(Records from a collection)
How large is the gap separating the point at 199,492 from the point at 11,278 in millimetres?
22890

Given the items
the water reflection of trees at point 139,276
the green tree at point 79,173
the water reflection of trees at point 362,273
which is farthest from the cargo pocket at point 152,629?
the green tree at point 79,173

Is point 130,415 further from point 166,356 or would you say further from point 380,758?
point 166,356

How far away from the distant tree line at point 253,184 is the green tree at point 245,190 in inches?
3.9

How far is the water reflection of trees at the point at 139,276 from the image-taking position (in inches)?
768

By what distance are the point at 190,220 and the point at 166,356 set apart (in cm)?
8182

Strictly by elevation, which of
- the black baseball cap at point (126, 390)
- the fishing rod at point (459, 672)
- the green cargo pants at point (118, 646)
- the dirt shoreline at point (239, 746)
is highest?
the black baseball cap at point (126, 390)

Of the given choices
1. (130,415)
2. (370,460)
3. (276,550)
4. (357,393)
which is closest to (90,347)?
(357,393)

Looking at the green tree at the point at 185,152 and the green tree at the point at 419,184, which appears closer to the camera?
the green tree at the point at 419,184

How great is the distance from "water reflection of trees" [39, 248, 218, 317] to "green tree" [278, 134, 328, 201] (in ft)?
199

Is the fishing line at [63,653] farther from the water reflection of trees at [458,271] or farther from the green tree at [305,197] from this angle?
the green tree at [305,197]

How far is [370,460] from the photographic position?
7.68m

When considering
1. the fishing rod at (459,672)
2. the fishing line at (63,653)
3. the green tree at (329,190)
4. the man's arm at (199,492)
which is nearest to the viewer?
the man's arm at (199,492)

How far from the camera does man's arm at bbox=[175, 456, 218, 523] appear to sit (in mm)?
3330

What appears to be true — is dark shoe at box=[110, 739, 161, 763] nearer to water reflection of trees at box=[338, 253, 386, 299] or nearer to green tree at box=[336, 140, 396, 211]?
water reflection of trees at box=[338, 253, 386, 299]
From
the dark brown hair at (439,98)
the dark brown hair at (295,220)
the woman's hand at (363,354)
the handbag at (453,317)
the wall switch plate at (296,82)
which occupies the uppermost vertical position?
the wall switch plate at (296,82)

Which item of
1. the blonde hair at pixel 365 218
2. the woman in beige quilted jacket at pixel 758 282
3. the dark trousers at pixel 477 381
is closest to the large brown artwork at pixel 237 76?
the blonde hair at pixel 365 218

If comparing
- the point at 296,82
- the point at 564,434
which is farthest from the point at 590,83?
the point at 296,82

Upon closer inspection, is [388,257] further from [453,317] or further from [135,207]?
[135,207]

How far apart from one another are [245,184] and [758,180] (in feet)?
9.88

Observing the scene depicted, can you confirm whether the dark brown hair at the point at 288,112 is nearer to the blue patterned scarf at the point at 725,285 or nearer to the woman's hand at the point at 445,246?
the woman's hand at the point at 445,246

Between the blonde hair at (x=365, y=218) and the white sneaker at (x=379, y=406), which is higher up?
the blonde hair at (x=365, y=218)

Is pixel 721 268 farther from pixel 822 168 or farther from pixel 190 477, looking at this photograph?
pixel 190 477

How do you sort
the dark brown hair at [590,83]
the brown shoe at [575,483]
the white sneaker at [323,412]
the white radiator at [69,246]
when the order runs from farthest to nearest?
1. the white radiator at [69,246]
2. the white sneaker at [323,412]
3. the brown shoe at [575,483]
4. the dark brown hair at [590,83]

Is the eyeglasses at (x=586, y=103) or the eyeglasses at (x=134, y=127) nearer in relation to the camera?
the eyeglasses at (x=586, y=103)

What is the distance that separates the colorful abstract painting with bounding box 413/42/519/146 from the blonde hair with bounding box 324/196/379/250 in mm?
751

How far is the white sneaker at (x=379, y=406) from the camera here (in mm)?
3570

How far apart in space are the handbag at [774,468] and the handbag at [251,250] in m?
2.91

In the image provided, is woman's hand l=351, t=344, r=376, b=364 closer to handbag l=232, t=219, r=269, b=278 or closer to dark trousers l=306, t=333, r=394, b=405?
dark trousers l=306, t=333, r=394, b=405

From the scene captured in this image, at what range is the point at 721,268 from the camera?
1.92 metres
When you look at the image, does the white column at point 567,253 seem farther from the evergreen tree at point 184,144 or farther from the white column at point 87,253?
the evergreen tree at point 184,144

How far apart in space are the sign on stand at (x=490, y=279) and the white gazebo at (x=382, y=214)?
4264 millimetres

■ **Task directions**:
Copy every one of the records above word for word, leaving nothing out.

■ **Exercise solution**:
How large is the gap separating the point at 199,492 from the point at 11,278 in millimetres?
22890

Given the items
the water reflection of trees at point 139,276
the green tree at point 79,173
the water reflection of trees at point 362,273
which is farthest from the cargo pocket at point 152,629?
the green tree at point 79,173

Is point 130,415 further from point 166,356 or would you say further from point 380,758?
point 166,356

How far away from the distant tree line at point 253,184 is the green tree at point 245,190 in inches?
3.9

How far is the water reflection of trees at the point at 139,276 from the image-taking position (in inches)?
768

By what distance are the point at 190,220 and the point at 166,356 set apart (in cm)?
8182

Strictly by elevation, which of
- the black baseball cap at point (126, 390)
- the fishing rod at point (459, 672)
- the green cargo pants at point (118, 646)
- the dirt shoreline at point (239, 746)
is highest?
the black baseball cap at point (126, 390)

Of the given choices
1. (130,415)
2. (370,460)
3. (276,550)
4. (357,393)
which is closest to (90,347)?
(357,393)

Looking at the green tree at the point at 185,152 and the green tree at the point at 419,184, which appears closer to the camera?
the green tree at the point at 419,184

How great is the distance from "water reflection of trees" [39, 248, 218, 317] to "green tree" [278, 134, 328, 201] (in ft)?
199

Is the fishing line at [63,653] farther from the water reflection of trees at [458,271] or farther from the green tree at [305,197] from this angle?
the green tree at [305,197]

How far is [370,460] from the photographic position?
7.68m

When considering
1. the fishing rod at (459,672)
2. the fishing line at (63,653)
3. the green tree at (329,190)
4. the man's arm at (199,492)
which is nearest to the viewer?
the man's arm at (199,492)

How far from the camera does man's arm at bbox=[175, 456, 218, 523] appear to sit (in mm)?
3330

What appears to be true — is dark shoe at box=[110, 739, 161, 763] nearer to water reflection of trees at box=[338, 253, 386, 299] or nearer to green tree at box=[336, 140, 396, 211]?
water reflection of trees at box=[338, 253, 386, 299]
From
the dark brown hair at (439,98)
the dark brown hair at (295,220)
the woman's hand at (363,354)
the handbag at (453,317)
the wall switch plate at (296,82)
which occupies the uppermost vertical position?
the wall switch plate at (296,82)

Which item of
1. the blonde hair at pixel 365 218
2. the woman in beige quilted jacket at pixel 758 282
3. the dark trousers at pixel 477 381
is closest to the large brown artwork at pixel 237 76?
the blonde hair at pixel 365 218

If comparing
- the point at 296,82
- the point at 564,434
which is farthest from the point at 590,83?
the point at 296,82

Upon closer inspection, is [388,257] further from [453,317] or further from [135,207]?
[135,207]

How far apart from one another are [245,184] and [758,180] (in feet)?
9.88

Observing the scene depicted, can you confirm whether the dark brown hair at the point at 288,112 is nearer to the blue patterned scarf at the point at 725,285 or nearer to the woman's hand at the point at 445,246?
the woman's hand at the point at 445,246

Between the blonde hair at (x=365, y=218) and the white sneaker at (x=379, y=406), which is higher up?
the blonde hair at (x=365, y=218)

Is pixel 721 268 farther from pixel 822 168 or farther from pixel 190 477, looking at this photograph?
pixel 190 477

How do you sort
the dark brown hair at [590,83]
the brown shoe at [575,483]
the white sneaker at [323,412]
the white radiator at [69,246]
when the order runs from farthest to nearest?
1. the white radiator at [69,246]
2. the white sneaker at [323,412]
3. the brown shoe at [575,483]
4. the dark brown hair at [590,83]

Is the eyeglasses at (x=586, y=103) or the eyeglasses at (x=134, y=127) nearer in relation to the camera?
the eyeglasses at (x=586, y=103)

What is the distance that separates the colorful abstract painting with bounding box 413/42/519/146 from the blonde hair with bounding box 324/196/379/250 in mm?
751

How far is the white sneaker at (x=379, y=406) from the camera here (in mm)?
3570

How far apart in space are the handbag at [774,468] and the handbag at [251,250] in m?
2.91

In the image provided, is woman's hand l=351, t=344, r=376, b=364 closer to handbag l=232, t=219, r=269, b=278 or closer to dark trousers l=306, t=333, r=394, b=405?
dark trousers l=306, t=333, r=394, b=405

From the scene captured in this image, at what range is the point at 721,268 from the camera?
1.92 metres
When you look at the image, does the white column at point 567,253 seem farther from the evergreen tree at point 184,144 or farther from the white column at point 87,253?
the evergreen tree at point 184,144

How far apart in space are the sign on stand at (x=490, y=279) and the white gazebo at (x=382, y=214)?
4264 millimetres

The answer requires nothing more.